#### EXCERPT
Minimum investment for required equipment aprox $10k
I'm not complaining, I'm just saying a lot goes into even the simplest of jobs.

Enjoy your shop time


----------



## MrWhoopee (Apr 2, 2021)

This was the sort of job I came to love, bring me a pallet load. Simple, non-critical, small chance of error and just as profitable by the hour as anything else. Of course, this sort of thing was our bread and butter. If we didn't have a 20 ft. bar in the rack already, we ordered it and our local steel supplier delivered.

I also used to love it when the (walk-in) customer *****ed complained about the price, and I explained to him that it took the experienced machinist an hour, he had $6k in his own tools and used $20k of my tools (saw, lathe and mill), plus material. 

We always provided keys and center-drilled shafts. Eliminates complaints about (their) keys not fitting and the guy who assembles it will bless you. So will the one who has to put a puller on it 20 years from now.

Looks more like cold-rolled 1018 than TGP 1045.


----------



## BladesIIB (Apr 2, 2021)

I don't disagree with any of the many steps above.  I truly do enjoy my shop time, and as I get older I think less about the many steps involved, keeps me from worrying about the ones I likely forgot.  My project plans now tend to be a standard 3 step process.  Step 1 Begin; Step 2 - Za Poof a miracle occurs; Step 3 Complete.  When it is a customer project, I bill based on my best estimation of the complexity of the miracle and material/tools required.  Yes, I jest.  Truly a lot does go into every machining job and project in the shop.  Good looking shaft.


----------



## MrWhoopee (Apr 2, 2021)

BladesIIB said:


> I don't disagree with any of the many steps above.  I truly do enjoy my shop time, and as I get older I think less about the many steps involved, keeps me from worrying about the ones I likely forgot.  My project plans now tend to be a standard 3 step process.  Step 1 Begin; Step 2 - Za Poof a miracle occurs; Step 3 Complete.  When it is a customer project, I bill based on my best estimation of the complexity of the miracle and material/tools required.  Yes, I jest.  Truly a lot does go into every machining job and project in the shop.  Good looking shaft.


I like your estimating method. It is probably every bit as accurate as the step-by-step estimates generated by the very expensive shop management software that we used.


----------



## nighthawkFmobil (Apr 2, 2021)

Approximately, what does one charge for a shaft like this?


----------



## markba633csi (Apr 2, 2021)

He's a complicated man, but no one respects him but his woman
I'm talkin' bout Shaft, can you dig it?


----------



## Doug Gray (Apr 2, 2021)

#### WRITTEN EXERCISE
Extend the forum thread on machining a shaft, starting right after its last header. The lines after the forum thread on machining a shaft have no connection to it.

#### MATERIAL SUPPLIED
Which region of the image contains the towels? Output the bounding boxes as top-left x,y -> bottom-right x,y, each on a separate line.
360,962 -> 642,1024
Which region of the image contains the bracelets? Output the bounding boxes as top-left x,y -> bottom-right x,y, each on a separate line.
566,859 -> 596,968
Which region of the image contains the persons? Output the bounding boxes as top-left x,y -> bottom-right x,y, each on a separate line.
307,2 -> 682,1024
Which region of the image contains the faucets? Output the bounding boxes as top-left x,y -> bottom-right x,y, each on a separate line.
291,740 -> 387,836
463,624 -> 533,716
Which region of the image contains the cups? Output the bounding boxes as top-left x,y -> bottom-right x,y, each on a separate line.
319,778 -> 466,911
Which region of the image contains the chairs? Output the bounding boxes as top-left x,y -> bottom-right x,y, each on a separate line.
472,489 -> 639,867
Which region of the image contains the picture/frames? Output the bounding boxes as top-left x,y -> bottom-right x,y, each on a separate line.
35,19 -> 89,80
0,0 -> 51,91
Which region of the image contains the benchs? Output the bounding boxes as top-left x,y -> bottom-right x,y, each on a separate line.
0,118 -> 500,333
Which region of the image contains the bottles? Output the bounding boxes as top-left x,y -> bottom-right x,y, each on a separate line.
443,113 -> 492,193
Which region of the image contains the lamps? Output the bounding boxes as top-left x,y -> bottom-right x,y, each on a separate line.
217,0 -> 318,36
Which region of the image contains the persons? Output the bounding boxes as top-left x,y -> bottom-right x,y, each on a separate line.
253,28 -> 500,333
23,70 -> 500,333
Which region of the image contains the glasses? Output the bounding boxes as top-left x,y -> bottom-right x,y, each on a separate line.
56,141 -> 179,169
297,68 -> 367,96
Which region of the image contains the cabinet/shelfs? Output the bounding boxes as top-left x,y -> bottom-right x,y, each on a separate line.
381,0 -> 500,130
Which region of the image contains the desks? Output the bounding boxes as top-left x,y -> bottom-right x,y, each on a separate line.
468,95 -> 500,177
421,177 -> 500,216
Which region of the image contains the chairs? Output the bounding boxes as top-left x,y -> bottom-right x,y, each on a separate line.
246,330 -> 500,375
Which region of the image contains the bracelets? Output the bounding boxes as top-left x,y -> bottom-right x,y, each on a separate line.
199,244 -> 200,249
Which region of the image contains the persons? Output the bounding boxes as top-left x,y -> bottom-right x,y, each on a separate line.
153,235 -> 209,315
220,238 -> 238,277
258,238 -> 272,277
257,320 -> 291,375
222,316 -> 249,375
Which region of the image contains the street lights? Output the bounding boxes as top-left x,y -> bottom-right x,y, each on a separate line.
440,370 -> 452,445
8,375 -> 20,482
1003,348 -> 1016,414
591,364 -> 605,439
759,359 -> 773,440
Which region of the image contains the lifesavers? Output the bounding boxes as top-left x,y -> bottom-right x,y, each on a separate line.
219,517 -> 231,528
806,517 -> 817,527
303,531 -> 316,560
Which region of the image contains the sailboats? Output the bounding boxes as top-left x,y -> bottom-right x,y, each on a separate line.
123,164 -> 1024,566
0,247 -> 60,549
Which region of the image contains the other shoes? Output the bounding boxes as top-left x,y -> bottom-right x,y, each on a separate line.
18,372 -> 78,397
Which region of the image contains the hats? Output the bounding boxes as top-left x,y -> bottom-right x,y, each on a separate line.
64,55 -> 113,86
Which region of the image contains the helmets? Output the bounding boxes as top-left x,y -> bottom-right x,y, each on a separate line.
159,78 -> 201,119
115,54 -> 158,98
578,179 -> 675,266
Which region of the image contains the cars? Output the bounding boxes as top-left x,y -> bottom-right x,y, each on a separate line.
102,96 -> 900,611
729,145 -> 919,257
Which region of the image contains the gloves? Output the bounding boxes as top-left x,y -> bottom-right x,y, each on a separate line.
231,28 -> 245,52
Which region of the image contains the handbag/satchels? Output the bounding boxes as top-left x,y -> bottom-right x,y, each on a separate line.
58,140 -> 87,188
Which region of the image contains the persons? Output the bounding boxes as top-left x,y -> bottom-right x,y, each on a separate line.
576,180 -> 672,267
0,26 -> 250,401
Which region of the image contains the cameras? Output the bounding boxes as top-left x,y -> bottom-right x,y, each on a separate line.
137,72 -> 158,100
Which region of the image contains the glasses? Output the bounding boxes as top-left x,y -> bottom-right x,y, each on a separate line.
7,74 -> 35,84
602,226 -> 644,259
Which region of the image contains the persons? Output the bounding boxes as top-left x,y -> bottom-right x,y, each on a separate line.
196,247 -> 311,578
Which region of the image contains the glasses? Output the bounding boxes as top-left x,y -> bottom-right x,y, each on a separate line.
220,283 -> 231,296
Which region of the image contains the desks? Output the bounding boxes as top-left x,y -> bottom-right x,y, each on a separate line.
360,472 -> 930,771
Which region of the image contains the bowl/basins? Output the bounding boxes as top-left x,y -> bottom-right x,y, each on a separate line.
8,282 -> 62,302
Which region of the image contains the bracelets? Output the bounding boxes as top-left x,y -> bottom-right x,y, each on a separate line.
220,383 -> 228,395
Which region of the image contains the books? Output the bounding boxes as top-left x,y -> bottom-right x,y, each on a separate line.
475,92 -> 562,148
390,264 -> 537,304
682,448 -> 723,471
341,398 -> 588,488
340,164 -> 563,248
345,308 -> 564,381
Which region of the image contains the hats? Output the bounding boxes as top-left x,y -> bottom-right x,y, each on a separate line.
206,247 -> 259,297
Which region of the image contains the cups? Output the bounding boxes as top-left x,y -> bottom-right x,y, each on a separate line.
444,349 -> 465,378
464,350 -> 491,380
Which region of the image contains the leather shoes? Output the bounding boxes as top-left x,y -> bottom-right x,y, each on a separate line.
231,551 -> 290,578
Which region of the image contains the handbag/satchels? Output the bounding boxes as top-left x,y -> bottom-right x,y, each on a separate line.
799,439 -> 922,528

#### WRITTEN REPLY
MrWhoopee said:


> This was the sort of job I came to love, bring me a pallet load. Simple, non-critical, small chance of error and just as profitable by the hour as anything else. Of course, this sort of thing was our bread and butter. If we didn't have a 20 ft. bar in the rack already, we ordered it and our local steel supplier delivered.
> 
> I also used to love it when the (walk-in) customer *****ed complained about the price, and I explained to him that it took the experienced machinist an hour, he had $6k in his own tools and used $20k of my tools (saw, lathe and mill), plus material.
> 
> ...


I like the provide keys idea for sure. It's cold rolled 1045


----------



## ErichKeane (Apr 2, 2021)

Oh man, this is exactly why I don't even TRY to make money in my shop.

My process would have been:


send person link to speedy-metals and tell them to bring it over when they are ready.
wait however long until they find a weeknight/weekend to stop by.
Toss in 6 jaw, face end.
Chamfer first end
rough cut in band saw (if necessary, person probably bought as short as they could )
face 2nd end
chamfer 2nd end
Pop into some V-blocks on the mill vise
set up mill table stop
find center of work
mill key way in 4 passes
flip work
mill key way in 4 passes
hand file and part to "customer", tell him to debur
Start drinking beer he brought over while he does it
Finish 1st beer, hand him the vacuum to clean up lathe and mill
Grab 2nd beer, finish while he cleans.
Mock him for falling behind on the drinking part of the day.
Grab 3rd beer.


----------



## markba633csi (Apr 2, 2021)

You forgot the part about fending off the "customer" as he tries to tell you how to do the job


----------



## nighthawkFmobil (Apr 2, 2021)

Well, at least there would be beer involved.


----------



## MrWhoopee (Apr 2, 2021)

nighthawkFmobil said:


> Well, at least there would be beer involved.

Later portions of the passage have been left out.